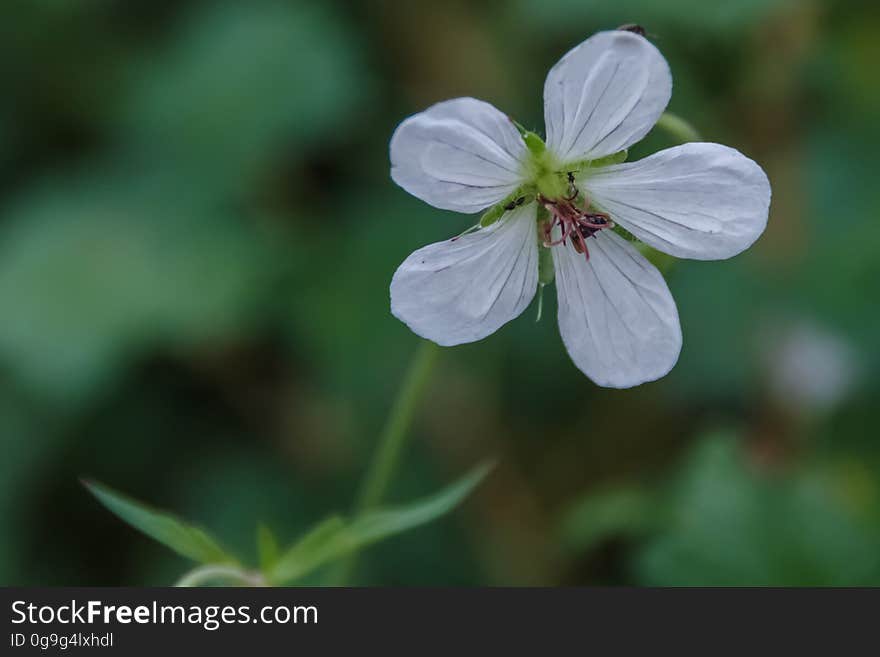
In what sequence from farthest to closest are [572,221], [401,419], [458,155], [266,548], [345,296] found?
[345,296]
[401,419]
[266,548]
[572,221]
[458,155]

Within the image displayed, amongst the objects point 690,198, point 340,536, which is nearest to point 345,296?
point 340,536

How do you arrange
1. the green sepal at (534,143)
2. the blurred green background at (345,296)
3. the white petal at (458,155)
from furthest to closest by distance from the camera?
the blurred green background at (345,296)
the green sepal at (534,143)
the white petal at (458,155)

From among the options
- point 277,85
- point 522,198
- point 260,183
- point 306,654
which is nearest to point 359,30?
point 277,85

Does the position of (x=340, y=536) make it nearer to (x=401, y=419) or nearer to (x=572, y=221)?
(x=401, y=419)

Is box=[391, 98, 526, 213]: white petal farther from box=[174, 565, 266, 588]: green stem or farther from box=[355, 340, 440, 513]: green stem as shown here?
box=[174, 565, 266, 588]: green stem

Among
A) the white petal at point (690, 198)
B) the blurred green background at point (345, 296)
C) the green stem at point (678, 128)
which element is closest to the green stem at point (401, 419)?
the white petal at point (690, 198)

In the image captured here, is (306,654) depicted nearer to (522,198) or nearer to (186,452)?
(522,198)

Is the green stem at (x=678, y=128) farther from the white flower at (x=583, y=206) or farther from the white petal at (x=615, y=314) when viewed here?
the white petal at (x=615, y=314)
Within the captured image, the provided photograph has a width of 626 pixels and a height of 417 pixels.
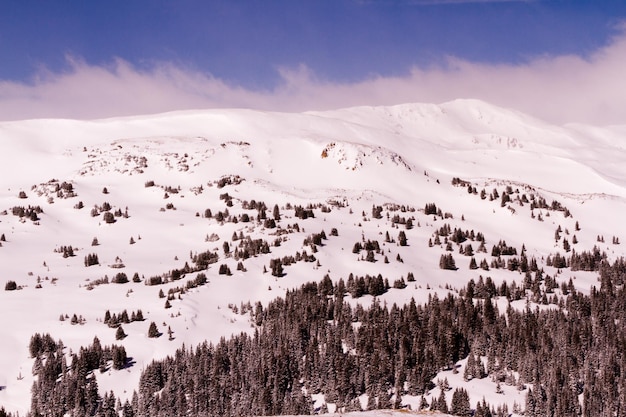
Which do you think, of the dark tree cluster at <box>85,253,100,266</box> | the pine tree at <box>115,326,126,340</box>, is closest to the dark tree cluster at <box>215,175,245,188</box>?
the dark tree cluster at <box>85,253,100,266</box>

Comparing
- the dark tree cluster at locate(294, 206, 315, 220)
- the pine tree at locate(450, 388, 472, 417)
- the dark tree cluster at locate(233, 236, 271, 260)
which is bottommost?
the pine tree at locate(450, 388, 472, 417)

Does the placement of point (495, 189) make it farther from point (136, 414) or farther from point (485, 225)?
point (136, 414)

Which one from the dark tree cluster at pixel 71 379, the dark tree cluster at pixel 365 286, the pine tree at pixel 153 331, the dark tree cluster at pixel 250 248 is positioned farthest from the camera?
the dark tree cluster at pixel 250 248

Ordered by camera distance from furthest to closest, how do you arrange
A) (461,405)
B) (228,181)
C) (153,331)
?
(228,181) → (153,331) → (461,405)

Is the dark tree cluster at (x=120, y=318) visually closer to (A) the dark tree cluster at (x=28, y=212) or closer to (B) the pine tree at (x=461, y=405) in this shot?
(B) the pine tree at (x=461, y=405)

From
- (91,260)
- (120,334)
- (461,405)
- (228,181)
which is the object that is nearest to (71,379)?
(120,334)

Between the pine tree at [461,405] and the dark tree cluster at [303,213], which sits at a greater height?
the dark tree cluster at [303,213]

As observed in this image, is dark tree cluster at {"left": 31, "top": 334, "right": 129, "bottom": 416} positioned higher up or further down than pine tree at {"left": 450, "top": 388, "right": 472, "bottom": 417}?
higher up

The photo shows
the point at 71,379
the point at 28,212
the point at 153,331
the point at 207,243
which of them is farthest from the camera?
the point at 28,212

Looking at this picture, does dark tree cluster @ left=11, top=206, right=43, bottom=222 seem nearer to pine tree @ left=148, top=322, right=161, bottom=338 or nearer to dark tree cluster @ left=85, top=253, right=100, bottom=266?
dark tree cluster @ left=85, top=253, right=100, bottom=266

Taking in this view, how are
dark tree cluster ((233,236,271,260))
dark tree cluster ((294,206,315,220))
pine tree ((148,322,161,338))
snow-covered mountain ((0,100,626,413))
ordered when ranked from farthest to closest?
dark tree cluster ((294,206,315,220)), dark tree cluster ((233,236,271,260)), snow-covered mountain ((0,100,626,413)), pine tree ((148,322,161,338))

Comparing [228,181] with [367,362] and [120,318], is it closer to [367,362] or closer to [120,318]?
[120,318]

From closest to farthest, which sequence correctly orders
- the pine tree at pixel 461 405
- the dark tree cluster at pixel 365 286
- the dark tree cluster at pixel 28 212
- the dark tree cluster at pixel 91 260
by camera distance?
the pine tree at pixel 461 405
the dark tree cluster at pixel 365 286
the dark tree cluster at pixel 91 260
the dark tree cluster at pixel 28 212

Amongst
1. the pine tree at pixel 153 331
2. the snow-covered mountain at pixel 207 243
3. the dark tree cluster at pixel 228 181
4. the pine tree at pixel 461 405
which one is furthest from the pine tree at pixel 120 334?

● **Prompt**
Reproduce all of the lines above, replacing every occurrence of "camera" with "viewer" and leaving everything else unchanged. Omit the pictures from your answer.

● **Finished task**
In what sequence from farthest to closest are [572,221], [401,419], [458,155], [266,548], [345,296] found?
[345,296]
[401,419]
[266,548]
[572,221]
[458,155]

Within the image displayed, amongst the objects point 690,198, point 340,536, which is nearest to point 345,296?
point 340,536

How do you arrange
1. the green sepal at (534,143)
2. the blurred green background at (345,296)
3. the white petal at (458,155)
from furthest to closest by distance from the viewer?
the blurred green background at (345,296)
the green sepal at (534,143)
the white petal at (458,155)

From among the options
- point 277,85
- point 522,198
- point 260,183
- point 306,654
which is nearest to point 359,30?
point 277,85

Does the position of (x=340, y=536) make it nearer to (x=401, y=419) or nearer to (x=572, y=221)?
(x=401, y=419)

Is box=[391, 98, 526, 213]: white petal farther from box=[174, 565, 266, 588]: green stem or farther from box=[355, 340, 440, 513]: green stem as shown here?
box=[174, 565, 266, 588]: green stem

Among
A) the white petal at point (690, 198)
B) the blurred green background at point (345, 296)
C) the green stem at point (678, 128)
which element is closest to the green stem at point (401, 419)?
the white petal at point (690, 198)

In the image captured here, is (306,654) depicted nearer to (522,198) or nearer to (186,452)?
(522,198)

Is the green stem at (x=678, y=128) farther from the white flower at (x=583, y=206) or farther from the white petal at (x=615, y=314) when viewed here?
the white petal at (x=615, y=314)
Within the captured image, the provided photograph has a width of 626 pixels and a height of 417 pixels.
Which do you think, of the dark tree cluster at <box>85,253,100,266</box> | the pine tree at <box>115,326,126,340</box>, is closest to the dark tree cluster at <box>215,175,245,188</box>?
the dark tree cluster at <box>85,253,100,266</box>

Comparing
- the dark tree cluster at locate(294, 206, 315, 220)
- the pine tree at locate(450, 388, 472, 417)
- the dark tree cluster at locate(233, 236, 271, 260)
which is bottommost?
the pine tree at locate(450, 388, 472, 417)

Does the placement of point (495, 189) make it farther from point (136, 414) or farther from point (485, 225)?
point (136, 414)

Which one from the dark tree cluster at pixel 71 379, the dark tree cluster at pixel 365 286, the pine tree at pixel 153 331, the dark tree cluster at pixel 250 248 is positioned farthest from the viewer?
the dark tree cluster at pixel 250 248

Ordered by viewer distance from furthest to closest, how do you arrange
A) (461,405)
B) (228,181)
C) (153,331)
?
(228,181) → (153,331) → (461,405)

Is the dark tree cluster at (x=120, y=318) visually closer to (A) the dark tree cluster at (x=28, y=212) or closer to (B) the pine tree at (x=461, y=405) in this shot?
(B) the pine tree at (x=461, y=405)

From
- (91,260)
- (120,334)
- (461,405)
- (228,181)
which is the object that is nearest to (71,379)?
(120,334)

Between the pine tree at [461,405] and the dark tree cluster at [303,213], which sits at a greater height?
the dark tree cluster at [303,213]

As observed in this image, is dark tree cluster at {"left": 31, "top": 334, "right": 129, "bottom": 416} positioned higher up or further down than pine tree at {"left": 450, "top": 388, "right": 472, "bottom": 417}?
higher up

The photo shows
the point at 71,379
the point at 28,212
the point at 153,331
the point at 207,243
which of them is farthest from the viewer?
the point at 28,212

Looking at this picture, does dark tree cluster @ left=11, top=206, right=43, bottom=222 seem nearer to pine tree @ left=148, top=322, right=161, bottom=338 or nearer to dark tree cluster @ left=85, top=253, right=100, bottom=266?
dark tree cluster @ left=85, top=253, right=100, bottom=266

Taking in this view, how are
dark tree cluster ((233,236,271,260))
dark tree cluster ((294,206,315,220))
pine tree ((148,322,161,338))
snow-covered mountain ((0,100,626,413))
ordered when ranked from farthest to closest?
dark tree cluster ((294,206,315,220)), dark tree cluster ((233,236,271,260)), snow-covered mountain ((0,100,626,413)), pine tree ((148,322,161,338))

Comparing [228,181] with [367,362] and [120,318], is it closer to [367,362] or closer to [120,318]?
[120,318]

From closest to farthest, which sequence correctly orders
- the pine tree at pixel 461 405
- the dark tree cluster at pixel 365 286
- the dark tree cluster at pixel 28 212
- the dark tree cluster at pixel 91 260
by viewer distance?
the pine tree at pixel 461 405
the dark tree cluster at pixel 365 286
the dark tree cluster at pixel 91 260
the dark tree cluster at pixel 28 212

Amongst
1. the pine tree at pixel 153 331
2. the snow-covered mountain at pixel 207 243
3. the dark tree cluster at pixel 228 181
4. the pine tree at pixel 461 405
which one is furthest from the pine tree at pixel 120 334?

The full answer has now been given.